Assistant U.S. Attorney George J. Rocktashel gave this synopsis of the scheme in which Jumper arranged for three transfers of pension plan funds:

The money went into accounts controlled by him, used by him and other investors to acquire a tubing plant in Arkansas, purchase several small businesses and pay down $1.2 million of his personal debt.

He held financial interests in the acquired businesses and he received over a $1 million in fees through Alluvion in connection with the purchase of the tubing business.

Beginning in 2007 and continuing through 2012, Jumper forged the signature of Blair, the majority owner of Snow Shoe, on a number of documents that purported to give him authority to approve the transfer of pension plan assets.

Although Jumper was widely viewed as Snow Shoe’s point of contact with Merrill Lynch, the plan’s trustee, neither Blair, minority owner Porterfield or any other officer or shareholder had granted him authority to transfer funds from the plan.

In March 2015, Jumper, without Blair’s knowledge, put together a deal with other investors through Alluvion to acquire a refrigeration tubing manufacturer in Arkansas.

That month he caused the transfer of $3 million from the pension plan with about $2.27 million going to the purchase of assets and $725,364 for operating capital.

For the rest of 2015, the new entity, American Tubing Arkansas paid $1,040,500 in fees to Alluvion Securities that in turn made periodic payments to Jumper.

American Tubing paid interest payments on the $3 million until it was acquired by another entity and pension plan was repaid in full as part of the purchase agreement.

In November 2015, Jumper used forged documents to transfer another $2 million to pay off a $1.2 million personal loan, purchase small businesses called Speedee Brakes, Thousand Hills Capital and Evertone Records and to pay legal fees and penalties that had been imposed by securities regulators.

This time he forged the signatures of Blair and Porterfield, represented he was a director and vice president of Snow Shoe and that a bank had been appointed custodian of the transferred pension funds.

In February 2016, Jumper again used forged corporate documents to show Snow Shoe directors authorized the transfer of $700,000 from the pension fund to accounts for the three small businesses.

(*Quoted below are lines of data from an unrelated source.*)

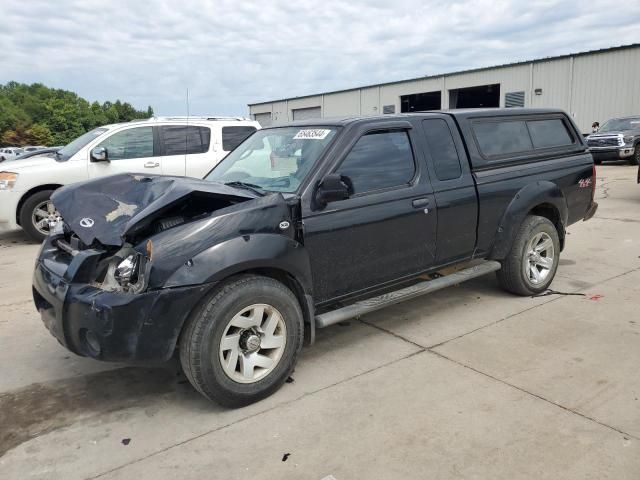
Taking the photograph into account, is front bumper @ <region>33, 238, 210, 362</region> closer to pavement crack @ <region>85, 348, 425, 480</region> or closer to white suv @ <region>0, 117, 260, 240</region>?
pavement crack @ <region>85, 348, 425, 480</region>

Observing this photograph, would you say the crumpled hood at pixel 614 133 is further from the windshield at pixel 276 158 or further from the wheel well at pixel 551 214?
the windshield at pixel 276 158

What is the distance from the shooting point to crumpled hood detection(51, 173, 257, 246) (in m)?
3.17

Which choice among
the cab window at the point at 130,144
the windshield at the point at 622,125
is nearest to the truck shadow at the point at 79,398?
the cab window at the point at 130,144

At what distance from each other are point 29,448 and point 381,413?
6.64 ft

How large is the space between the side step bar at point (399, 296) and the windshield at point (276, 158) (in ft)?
3.08

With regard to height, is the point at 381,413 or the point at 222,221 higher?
the point at 222,221

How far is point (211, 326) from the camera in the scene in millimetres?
3084

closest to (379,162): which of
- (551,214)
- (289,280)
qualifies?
(289,280)

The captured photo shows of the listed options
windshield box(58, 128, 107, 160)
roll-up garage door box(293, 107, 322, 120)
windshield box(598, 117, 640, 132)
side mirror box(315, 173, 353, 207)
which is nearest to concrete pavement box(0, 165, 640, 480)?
side mirror box(315, 173, 353, 207)

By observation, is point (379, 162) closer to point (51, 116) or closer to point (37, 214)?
point (37, 214)

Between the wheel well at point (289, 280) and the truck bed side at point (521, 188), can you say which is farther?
the truck bed side at point (521, 188)

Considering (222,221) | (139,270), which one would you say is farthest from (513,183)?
(139,270)

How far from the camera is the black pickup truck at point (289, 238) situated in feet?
10.0

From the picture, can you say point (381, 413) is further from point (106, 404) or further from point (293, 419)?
point (106, 404)
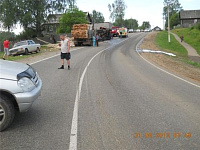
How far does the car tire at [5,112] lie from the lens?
434 cm

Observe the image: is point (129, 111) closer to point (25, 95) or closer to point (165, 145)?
point (165, 145)

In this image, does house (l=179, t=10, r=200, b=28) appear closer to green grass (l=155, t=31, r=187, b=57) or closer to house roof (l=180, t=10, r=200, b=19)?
house roof (l=180, t=10, r=200, b=19)

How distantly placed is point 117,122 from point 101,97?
206 cm

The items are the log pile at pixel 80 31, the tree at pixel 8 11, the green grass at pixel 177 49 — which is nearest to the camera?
the green grass at pixel 177 49

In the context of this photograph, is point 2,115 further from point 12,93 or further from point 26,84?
point 26,84

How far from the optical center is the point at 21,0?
141ft

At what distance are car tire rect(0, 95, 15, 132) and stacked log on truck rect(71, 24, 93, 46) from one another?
2860 cm

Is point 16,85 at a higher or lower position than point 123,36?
lower

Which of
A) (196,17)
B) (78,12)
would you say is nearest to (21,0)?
(78,12)

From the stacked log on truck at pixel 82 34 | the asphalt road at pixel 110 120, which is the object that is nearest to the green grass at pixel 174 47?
the stacked log on truck at pixel 82 34

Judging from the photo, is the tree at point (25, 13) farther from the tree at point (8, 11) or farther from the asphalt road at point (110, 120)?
the asphalt road at point (110, 120)

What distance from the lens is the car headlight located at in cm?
448

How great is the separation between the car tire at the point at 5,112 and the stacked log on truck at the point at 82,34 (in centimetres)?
2860

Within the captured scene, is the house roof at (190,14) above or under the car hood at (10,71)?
above
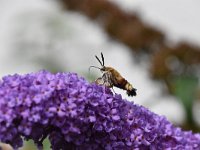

The scheme began to unravel in February 2018 with the actuary in Harrisburg inquired about the three pension plan transfers.

His response concealed the $5.7 million in transfers that were used to purchase businesses and to pay off Jumper’s personal debts.

Jumper, who remains free pending sentencing, will be required to make full restitution under the plea agreement.

Charges of embezzlement, theft and making false statements are to be dismissed at sentencing, the date of which has not been set.

Jumper, who has a court-appointed attorney because he claims to have no income, also is defendant in a related federal suit that has been on hold pending the outcome of the criminal case.

Snow Shoe, as administrator for the pension plan for hourly workers, seeks to recoup all losses attributed to Jumper.

The plan was worth about approximately $9.8 million about the time Jumper was communicating with Merrill Lynch about the $3 million transfer, the civil suit states.